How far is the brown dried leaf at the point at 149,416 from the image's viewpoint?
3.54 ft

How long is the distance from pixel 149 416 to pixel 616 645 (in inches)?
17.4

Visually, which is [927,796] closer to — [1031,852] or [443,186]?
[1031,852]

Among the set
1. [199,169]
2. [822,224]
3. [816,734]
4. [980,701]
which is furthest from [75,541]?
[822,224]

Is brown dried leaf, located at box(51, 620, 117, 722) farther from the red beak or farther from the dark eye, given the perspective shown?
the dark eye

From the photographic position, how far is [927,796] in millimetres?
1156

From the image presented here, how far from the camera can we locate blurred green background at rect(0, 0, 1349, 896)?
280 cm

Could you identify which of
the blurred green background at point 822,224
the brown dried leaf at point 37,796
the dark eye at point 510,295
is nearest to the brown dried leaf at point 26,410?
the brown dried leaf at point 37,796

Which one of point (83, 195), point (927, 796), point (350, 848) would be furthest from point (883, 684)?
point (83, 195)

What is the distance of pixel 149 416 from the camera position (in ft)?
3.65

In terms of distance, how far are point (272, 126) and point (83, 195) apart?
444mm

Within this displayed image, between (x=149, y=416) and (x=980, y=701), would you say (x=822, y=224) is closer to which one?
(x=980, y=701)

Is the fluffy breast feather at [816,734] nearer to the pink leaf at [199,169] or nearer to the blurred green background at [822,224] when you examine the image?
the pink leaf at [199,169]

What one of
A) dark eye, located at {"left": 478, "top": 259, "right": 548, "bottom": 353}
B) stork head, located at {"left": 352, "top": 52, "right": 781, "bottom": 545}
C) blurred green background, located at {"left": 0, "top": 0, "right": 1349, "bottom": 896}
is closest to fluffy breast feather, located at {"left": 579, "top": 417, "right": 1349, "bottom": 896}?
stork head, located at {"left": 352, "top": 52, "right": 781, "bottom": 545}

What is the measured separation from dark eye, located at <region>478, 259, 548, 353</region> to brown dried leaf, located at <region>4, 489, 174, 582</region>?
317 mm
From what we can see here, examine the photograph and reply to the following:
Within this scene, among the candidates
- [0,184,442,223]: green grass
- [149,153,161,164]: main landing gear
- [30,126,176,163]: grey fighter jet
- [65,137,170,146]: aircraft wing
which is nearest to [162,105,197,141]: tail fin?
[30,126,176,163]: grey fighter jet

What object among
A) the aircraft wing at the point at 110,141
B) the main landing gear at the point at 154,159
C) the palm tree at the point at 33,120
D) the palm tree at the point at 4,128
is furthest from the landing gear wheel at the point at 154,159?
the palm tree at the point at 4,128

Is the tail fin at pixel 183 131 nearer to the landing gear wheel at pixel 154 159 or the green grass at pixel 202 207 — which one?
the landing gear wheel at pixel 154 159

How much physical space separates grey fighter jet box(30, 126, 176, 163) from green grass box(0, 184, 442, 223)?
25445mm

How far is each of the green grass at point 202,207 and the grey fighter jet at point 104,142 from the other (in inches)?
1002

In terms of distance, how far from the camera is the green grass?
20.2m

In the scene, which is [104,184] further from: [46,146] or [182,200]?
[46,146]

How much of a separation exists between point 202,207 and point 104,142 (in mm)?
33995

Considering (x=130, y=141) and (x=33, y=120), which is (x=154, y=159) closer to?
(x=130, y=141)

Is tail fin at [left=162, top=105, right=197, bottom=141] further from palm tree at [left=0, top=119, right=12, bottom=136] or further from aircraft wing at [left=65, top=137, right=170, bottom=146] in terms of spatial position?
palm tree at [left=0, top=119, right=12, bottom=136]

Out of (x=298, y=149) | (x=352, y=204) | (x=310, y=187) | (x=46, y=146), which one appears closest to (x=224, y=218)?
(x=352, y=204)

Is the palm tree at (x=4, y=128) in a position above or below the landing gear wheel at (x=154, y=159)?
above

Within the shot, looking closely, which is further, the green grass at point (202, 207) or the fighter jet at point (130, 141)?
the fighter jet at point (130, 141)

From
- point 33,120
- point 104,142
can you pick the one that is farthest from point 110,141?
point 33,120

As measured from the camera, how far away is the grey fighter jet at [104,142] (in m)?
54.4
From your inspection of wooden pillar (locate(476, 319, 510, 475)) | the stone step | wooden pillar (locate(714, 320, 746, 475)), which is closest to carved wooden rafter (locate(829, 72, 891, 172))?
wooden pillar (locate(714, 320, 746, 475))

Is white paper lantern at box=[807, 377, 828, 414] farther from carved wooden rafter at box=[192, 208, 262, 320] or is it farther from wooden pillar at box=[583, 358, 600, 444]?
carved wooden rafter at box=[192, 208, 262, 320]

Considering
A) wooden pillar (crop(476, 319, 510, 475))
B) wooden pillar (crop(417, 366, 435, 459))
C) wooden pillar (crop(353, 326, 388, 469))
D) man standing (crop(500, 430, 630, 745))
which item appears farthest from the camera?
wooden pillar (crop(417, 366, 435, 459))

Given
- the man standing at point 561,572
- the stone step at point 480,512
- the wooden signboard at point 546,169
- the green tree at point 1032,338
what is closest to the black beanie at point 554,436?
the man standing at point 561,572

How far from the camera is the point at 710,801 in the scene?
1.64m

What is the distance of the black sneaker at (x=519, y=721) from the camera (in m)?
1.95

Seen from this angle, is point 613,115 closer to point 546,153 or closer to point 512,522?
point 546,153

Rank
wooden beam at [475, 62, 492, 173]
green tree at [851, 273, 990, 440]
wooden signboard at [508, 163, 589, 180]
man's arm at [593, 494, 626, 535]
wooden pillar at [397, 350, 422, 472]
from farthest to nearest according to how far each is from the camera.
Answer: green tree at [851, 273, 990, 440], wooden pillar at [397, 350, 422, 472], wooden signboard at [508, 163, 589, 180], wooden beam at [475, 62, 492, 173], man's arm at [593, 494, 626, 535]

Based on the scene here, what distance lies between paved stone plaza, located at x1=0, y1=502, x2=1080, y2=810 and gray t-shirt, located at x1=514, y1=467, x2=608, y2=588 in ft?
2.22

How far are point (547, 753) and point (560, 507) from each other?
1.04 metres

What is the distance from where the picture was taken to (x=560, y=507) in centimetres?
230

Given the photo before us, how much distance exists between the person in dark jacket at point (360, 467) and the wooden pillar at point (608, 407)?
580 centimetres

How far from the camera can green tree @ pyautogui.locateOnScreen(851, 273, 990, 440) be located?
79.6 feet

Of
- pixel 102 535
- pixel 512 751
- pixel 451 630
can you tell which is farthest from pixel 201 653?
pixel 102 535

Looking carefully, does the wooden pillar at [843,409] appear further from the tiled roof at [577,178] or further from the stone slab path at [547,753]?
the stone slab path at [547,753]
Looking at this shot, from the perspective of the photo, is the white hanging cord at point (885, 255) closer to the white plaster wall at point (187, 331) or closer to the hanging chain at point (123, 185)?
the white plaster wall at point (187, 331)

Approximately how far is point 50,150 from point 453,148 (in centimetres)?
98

^^^^^^^^

» **Problem to work on**
Return exactly the lines of the data, and only those, from the line with "How far from the camera can green" through the last line, inclusive.

» **Solution for this exercise**
How far from the camera can green tree @ pyautogui.locateOnScreen(851, 273, 990, 440) be located?
79.6 feet

Of
- pixel 102 535
- pixel 512 751
- pixel 451 630
can you tell which is farthest from pixel 201 653?
pixel 102 535

Looking carefully, does the wooden pillar at [843,409] appear further from the tiled roof at [577,178] or further from the stone slab path at [547,753]?
the stone slab path at [547,753]
Looking at this shot, from the perspective of the photo, is the white hanging cord at point (885, 255) closer to the white plaster wall at point (187, 331) or closer to the hanging chain at point (123, 185)?
the white plaster wall at point (187, 331)

Approximately how far is point 50,150 from point 453,148 (in centimetres)?
98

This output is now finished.